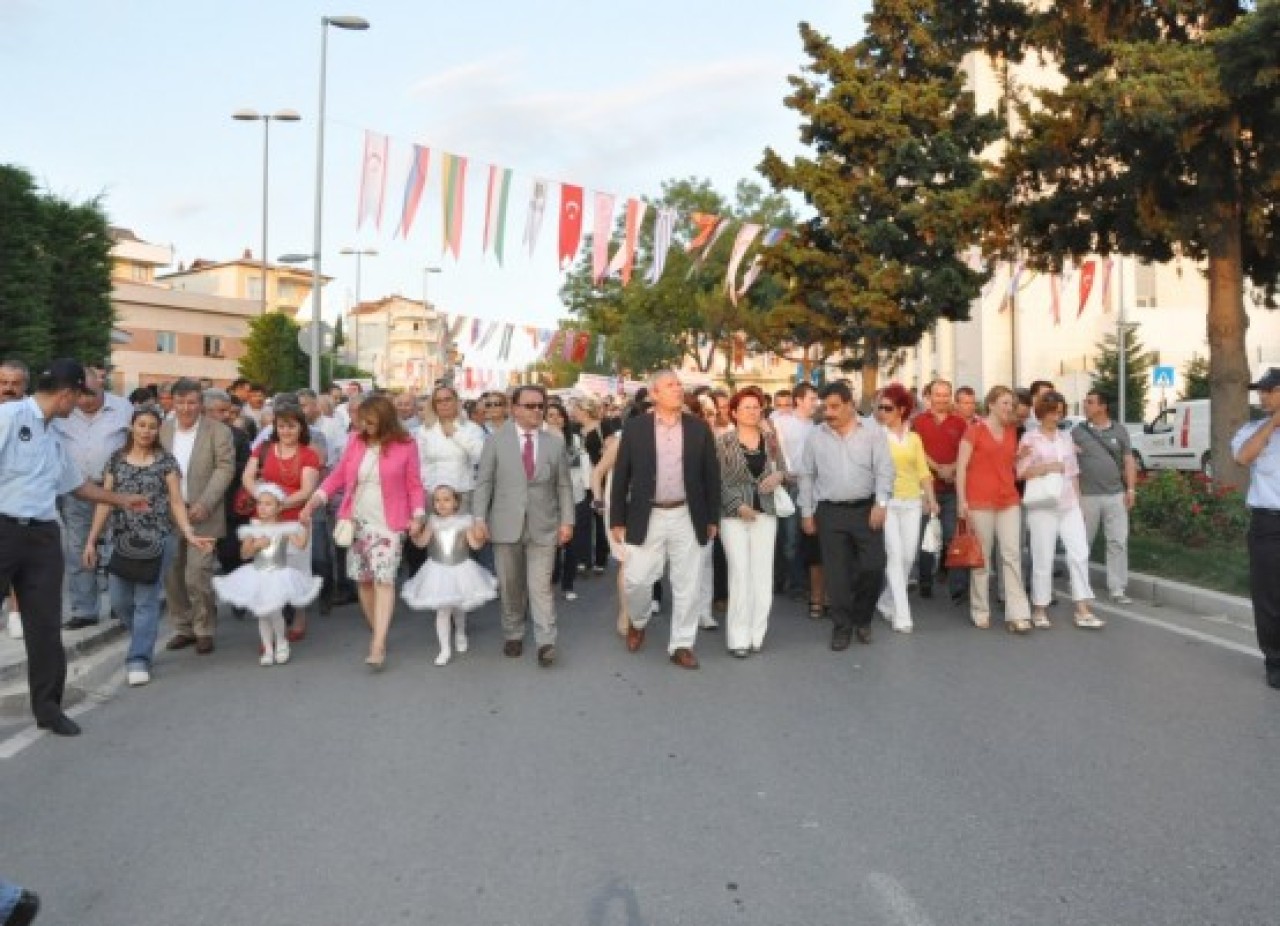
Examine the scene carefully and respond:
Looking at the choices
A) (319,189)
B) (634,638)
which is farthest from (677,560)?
---
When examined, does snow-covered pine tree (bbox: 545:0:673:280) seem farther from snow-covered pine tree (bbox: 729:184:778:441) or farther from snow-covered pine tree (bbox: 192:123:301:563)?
---
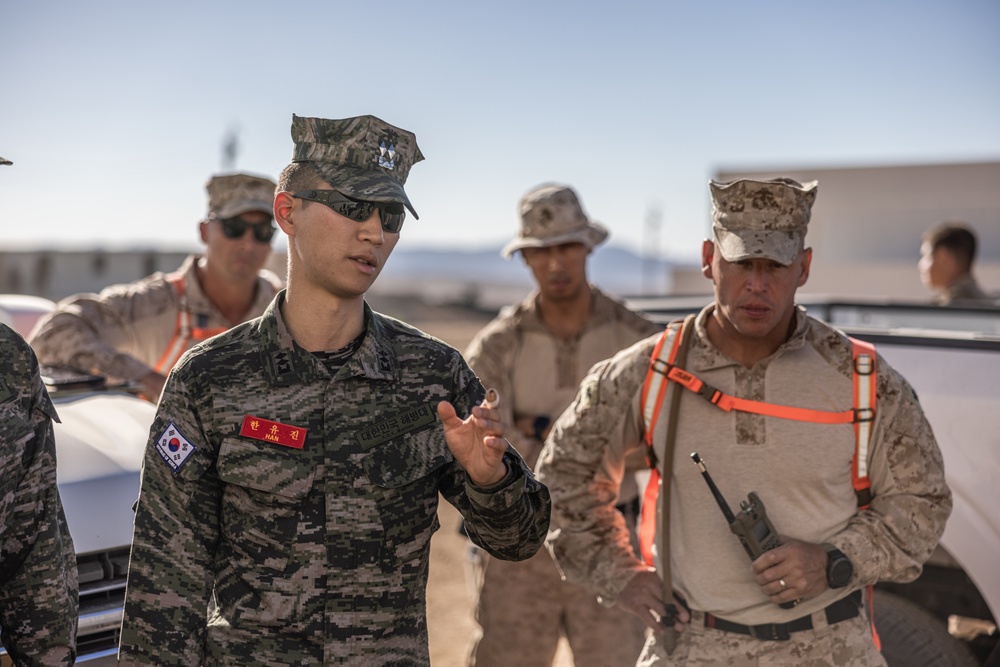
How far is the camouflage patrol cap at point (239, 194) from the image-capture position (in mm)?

# [The problem]
Reproduce verbatim the lines of the records from the line containing "Examine the scene" up to and including the line containing "which is farthest from (677,560)?".

# [Response to this task]
Examine the scene carefully and respond:
Looking at the choices
A) (319,189)
B) (634,638)
which is farthest from (677,560)?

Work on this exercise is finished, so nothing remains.